I connected it to a Samsung SNV-6084 dome camera (about 2 years old), and it was able to find the camera’s IP address and take me to a login screen. It brought up the live video, which was out of focus. I tried the various physical buttons such as Near, Far, Tele, and Wide, but none of them had any effect on the camera.

I tried it on two Vicon cameras, and the live video screen would instantly close as soon as it tried to show video. That makes this unit useless to me.

I was able to go to a webpage in Firefox on the unit (I just happened to know the URL for focusing on this camera) and it brought up controls that I could use for focusing, but no image. That is another problem with this unit. If the IP camera requires a plugin such as Silverlight in order to view video on submenus, then there is no way to get the plugin to load and function on the ToteVision unit. The built-in menus have buttons specific to Hikvision cameras, so perhaps it was designed around their use rather than other brands, but nothing in the literature suggested this.

Those problems make this unit useless to me. I’ve used cameras from other companies that also require plugins to view video and make changes to the cameras, so this isn’t an uncommon situation. Camera makers are starting to move away from plugins, which is good. But I have so many cameras in the field already that I have to be able to use plugins. This puts me back to using a laptop and a POE switch instead of a more portable unit.

Summary:

  • Unit seems designed around Hikvision cameras
  • Control buttons don’t work on Samsung or Vicon cameras
  • It has interesting features that would make it great, but since the most basic don’t work with my cameras, the unit is pointless.
  • The manual was incomplete and was clearly written by non-native English speakers, A section showing a screen shot of “live video” shows an icon for needing to install a plugin, the very issue I had with Samsung cameras, but no mention of it in the text of the manual.

Q-SEE QCN8099B camera pinout

I had to work on an IP camera that had the pigtail cut off. It is a Q-SEE (Hikvision) QCN8099B camera, and had a pigtail with an RJ45 jack built-in. However, the wire colors that the company used inside the camera were not the standard colors normally encountered in CAT6 cabling. And there were only 6 wires instead of 8, and the wires were very thin which meant I couldn’t punch them to a jack directly because they were too fragile.

I figured out that there were two pairs being used for communication, and one pair being used for POE.

cam wires3

I cut apart the remains of the jack which still had wires attached to it.
IMG_0826

From this, I determined which colors went to which pins, and used a cross-reference to the T568B standard to figure out how to splice the wires to a CAT6 cable.


CAMERA T568B POE-B
1 BROWN ORN/WH
2 PURPLE ORN
3 ORANGE GRN/WH
4 YELLOW BLU DC+
5 (NONE) BLU/WH DC+
6 BLUE GRN
7 GRAY BRN/WH DC-
8 (NONE) BRN DC-

I taped the ends of the CAT6 cable and camera cable together to remove stress from the individual wires. I used 3M Scotchlok UY2 connectors to splice the wires of the CAT6 cable to the wires of the camera. (I didn’t get a picture of the splices)

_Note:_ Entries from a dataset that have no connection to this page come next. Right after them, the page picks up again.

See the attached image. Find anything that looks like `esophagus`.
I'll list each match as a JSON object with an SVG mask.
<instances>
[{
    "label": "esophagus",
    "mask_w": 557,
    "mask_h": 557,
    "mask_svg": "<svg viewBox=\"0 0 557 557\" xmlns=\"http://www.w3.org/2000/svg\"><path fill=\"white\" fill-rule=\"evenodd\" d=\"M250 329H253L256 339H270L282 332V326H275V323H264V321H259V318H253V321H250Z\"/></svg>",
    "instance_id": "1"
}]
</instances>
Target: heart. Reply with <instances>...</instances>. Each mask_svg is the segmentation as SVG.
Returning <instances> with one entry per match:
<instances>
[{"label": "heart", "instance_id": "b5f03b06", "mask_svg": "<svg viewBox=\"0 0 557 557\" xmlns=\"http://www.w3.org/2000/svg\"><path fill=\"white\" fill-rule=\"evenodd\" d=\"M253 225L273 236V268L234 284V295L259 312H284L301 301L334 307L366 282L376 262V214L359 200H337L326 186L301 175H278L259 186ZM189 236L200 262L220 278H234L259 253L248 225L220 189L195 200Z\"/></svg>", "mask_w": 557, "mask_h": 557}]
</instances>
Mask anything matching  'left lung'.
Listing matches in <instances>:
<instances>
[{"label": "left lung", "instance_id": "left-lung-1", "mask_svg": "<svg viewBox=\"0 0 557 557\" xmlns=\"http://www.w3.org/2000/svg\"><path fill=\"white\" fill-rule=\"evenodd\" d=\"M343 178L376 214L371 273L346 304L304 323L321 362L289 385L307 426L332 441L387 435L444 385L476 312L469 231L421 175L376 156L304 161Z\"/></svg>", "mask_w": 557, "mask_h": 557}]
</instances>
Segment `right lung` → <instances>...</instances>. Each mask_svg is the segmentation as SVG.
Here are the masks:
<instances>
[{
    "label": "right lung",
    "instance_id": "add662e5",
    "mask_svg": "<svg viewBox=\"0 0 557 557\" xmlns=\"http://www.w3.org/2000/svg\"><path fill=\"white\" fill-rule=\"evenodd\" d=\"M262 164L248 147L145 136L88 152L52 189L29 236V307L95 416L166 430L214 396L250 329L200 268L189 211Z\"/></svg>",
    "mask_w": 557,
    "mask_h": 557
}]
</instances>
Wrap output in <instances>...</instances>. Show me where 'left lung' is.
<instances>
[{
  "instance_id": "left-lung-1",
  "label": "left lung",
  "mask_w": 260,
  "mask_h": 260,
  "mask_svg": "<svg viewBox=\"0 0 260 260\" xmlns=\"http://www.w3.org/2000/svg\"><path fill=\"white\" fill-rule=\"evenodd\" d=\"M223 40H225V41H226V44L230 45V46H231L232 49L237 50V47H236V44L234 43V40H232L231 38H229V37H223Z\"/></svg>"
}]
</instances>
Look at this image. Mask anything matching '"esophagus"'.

Initially, I tried connecting the resulting cable to a POE switch to see if it would recognize the camera. But Q-See likes to keep things proprietary, so I drove back out to the location of the Q-See NVR and plugged the cable into the unit. After a minute or so the camera came up!

I found no pinout documentation online, nor any info about a default IP address for these cameras. It appears that they were made for use only with their own brand NVR. I’ve seen other blurbs that say “Just type in the IP address into a browser”, but that assumes I know if it has one, and what the address is.